▶ **Quoted passage**:
____

In differing ways, McCarthy’s novel and the Coen brothers’ film respond to a United States that began the 21st century as “Bush country”. McCarthy’s book, although originally written some years earlier as a screenplay that received little interest at the time, was rewritten as a novel and was published in 2005. This was one year before the Congressional midterm elections, wherein tremendous voter dissatisfaction with the Bush administration and the war in Iraq succeeded in giving the Democrats control of Congress, assuring Bush of a lame duck presidency and initiating what many had hoped would be an end to the war. Even more relevant to the novel’s publication date, though, may have been the deteriorating situation in Iraq the year before. By 2004, if not earlier, the news coming out of that country would be enough to suggest to any thinking person, let alone someone of McCarthy’s avid intellect, that the U.S. might have gotten itself into another Vietnam — a war to which No Country for Old Men makes repeated reference.

____

(Entries from a dataset)

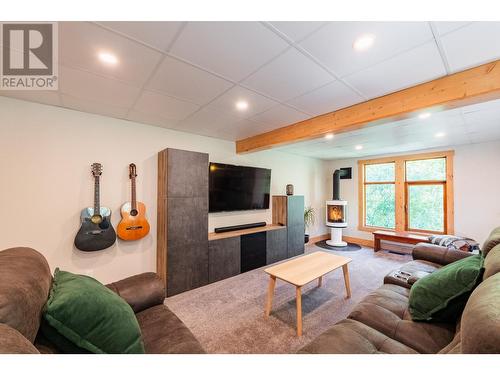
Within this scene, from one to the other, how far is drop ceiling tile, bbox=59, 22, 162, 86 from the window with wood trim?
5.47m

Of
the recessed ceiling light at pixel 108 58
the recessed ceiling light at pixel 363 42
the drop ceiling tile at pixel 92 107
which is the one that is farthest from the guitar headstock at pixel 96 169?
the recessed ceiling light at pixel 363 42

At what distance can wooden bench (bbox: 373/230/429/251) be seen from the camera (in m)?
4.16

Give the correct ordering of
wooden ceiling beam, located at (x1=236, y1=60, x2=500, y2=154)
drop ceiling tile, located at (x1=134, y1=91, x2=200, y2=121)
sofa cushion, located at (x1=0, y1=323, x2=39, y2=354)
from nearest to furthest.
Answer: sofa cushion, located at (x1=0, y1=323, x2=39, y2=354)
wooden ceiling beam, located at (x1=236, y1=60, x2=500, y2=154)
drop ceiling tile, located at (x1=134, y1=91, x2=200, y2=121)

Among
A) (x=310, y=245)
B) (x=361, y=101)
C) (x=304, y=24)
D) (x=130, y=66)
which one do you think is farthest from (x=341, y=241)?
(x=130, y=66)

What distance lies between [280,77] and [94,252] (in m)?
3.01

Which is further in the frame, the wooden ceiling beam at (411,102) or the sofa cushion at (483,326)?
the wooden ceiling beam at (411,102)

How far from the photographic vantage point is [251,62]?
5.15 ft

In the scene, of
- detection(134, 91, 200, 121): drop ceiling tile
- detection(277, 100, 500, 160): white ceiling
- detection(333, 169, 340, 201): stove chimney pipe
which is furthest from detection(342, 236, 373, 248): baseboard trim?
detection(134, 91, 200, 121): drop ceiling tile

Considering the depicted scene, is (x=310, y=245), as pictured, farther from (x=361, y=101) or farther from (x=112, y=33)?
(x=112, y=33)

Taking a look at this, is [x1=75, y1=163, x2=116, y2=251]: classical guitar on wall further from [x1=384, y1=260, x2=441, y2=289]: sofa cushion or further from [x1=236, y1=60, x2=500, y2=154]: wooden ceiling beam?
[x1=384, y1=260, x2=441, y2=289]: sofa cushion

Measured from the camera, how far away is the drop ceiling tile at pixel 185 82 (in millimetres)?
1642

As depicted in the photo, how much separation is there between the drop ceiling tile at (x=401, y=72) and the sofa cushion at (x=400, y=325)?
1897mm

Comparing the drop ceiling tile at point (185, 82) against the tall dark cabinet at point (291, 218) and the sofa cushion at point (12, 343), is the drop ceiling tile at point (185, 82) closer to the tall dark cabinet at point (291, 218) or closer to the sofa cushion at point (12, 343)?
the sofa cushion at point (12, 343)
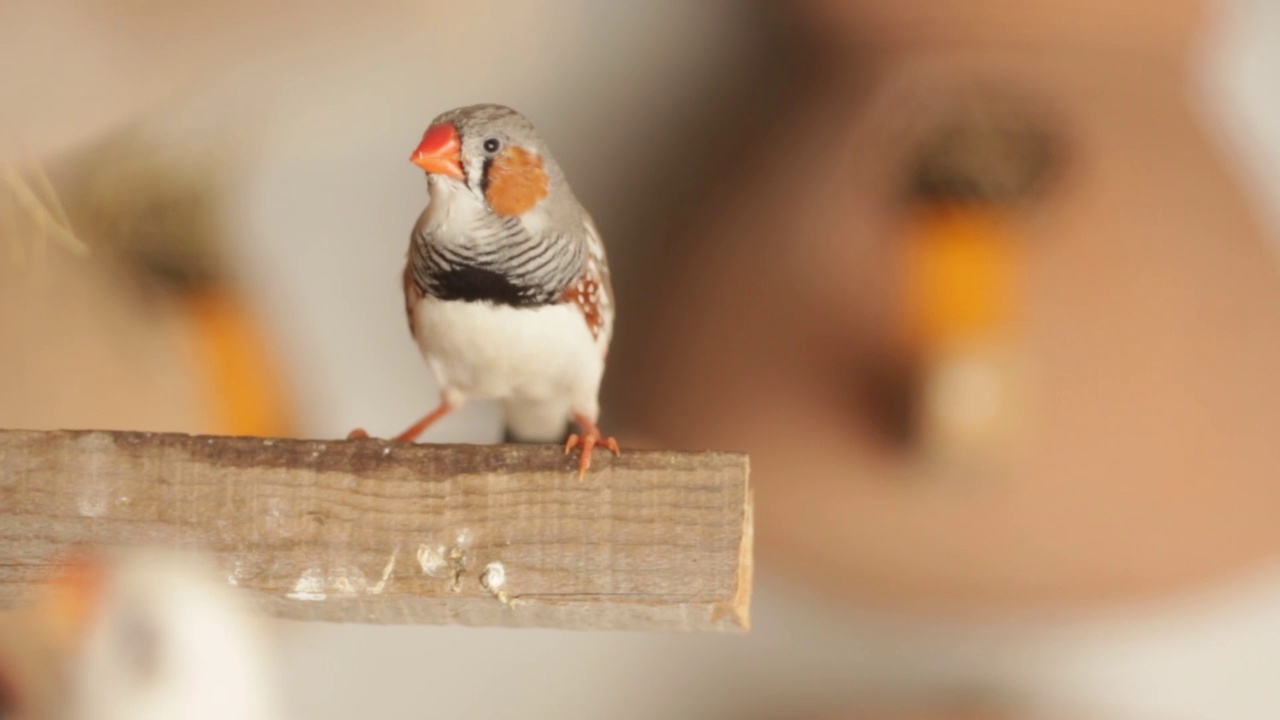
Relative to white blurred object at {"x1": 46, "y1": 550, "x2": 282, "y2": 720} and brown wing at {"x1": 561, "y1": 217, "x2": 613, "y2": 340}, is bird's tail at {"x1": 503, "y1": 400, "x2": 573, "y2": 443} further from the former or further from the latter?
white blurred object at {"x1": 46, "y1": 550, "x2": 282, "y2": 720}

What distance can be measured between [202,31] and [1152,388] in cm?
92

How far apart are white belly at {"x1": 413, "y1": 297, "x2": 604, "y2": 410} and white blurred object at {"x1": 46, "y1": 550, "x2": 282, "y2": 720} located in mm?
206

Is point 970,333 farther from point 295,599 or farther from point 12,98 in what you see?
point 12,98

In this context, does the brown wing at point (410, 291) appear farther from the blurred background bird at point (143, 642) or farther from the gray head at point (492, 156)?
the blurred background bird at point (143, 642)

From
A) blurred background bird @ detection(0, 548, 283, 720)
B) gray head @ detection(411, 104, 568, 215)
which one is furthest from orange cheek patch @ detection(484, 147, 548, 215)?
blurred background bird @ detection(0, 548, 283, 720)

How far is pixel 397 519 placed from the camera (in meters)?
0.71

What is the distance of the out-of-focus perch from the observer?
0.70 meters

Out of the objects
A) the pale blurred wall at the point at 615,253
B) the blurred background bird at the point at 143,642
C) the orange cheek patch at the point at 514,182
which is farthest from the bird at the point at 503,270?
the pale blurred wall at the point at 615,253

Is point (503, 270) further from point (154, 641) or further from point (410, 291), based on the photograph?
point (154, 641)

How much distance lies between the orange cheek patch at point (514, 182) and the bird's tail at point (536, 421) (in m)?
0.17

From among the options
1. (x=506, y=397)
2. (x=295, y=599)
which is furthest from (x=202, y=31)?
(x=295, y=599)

____

▶ **Instructions**:
A) According to the passage on No Country for Old Men, which war does McCarthy's novel refer to repeatedly?
B) Write the next paragraph of the passage on No Country for Old Men, picking up after its last sentence.

▶ **Results of the exercise**:
A) The Vietnam War.

B)
Many critics assume the novel’s conservative protagonist Sheriff Bell is expressing McCarthy’s own political views. One of the least cautious of these, William Deresiewicz of The Nation, asserts that Bell is “clearly McCarthy’s mouthpiece” and that the story’s “single-minded effort to pile up the body count” results in little more than an excuse for “rubbing our tender little modern liberal noses in death’s horror”. McCarthy scholar David Cremean uses Deresiewicz’s hasty and defensive review to argue against the notion that Bell’s conservative politics could be a reflection of McCarthy’s own. However, in his efforts to distance McCarthy from Bell, Cremean makes the same error as Deresiewicz, only in reverse. He uses the author’s fiction to argue that McCarthy’s personal politics must be something more than “stereotypical conservatism”. Of course, the work of a complex writer should not be reduced to his or her political identification, whether it is, for example, the royalist politics of T.S. Eliot or the socialism of Upton Sinclair. On the other hand, a “judicious use of biocritism”, as Cremean terms his approach, should not ignore or try to explain away what the public record has to offer.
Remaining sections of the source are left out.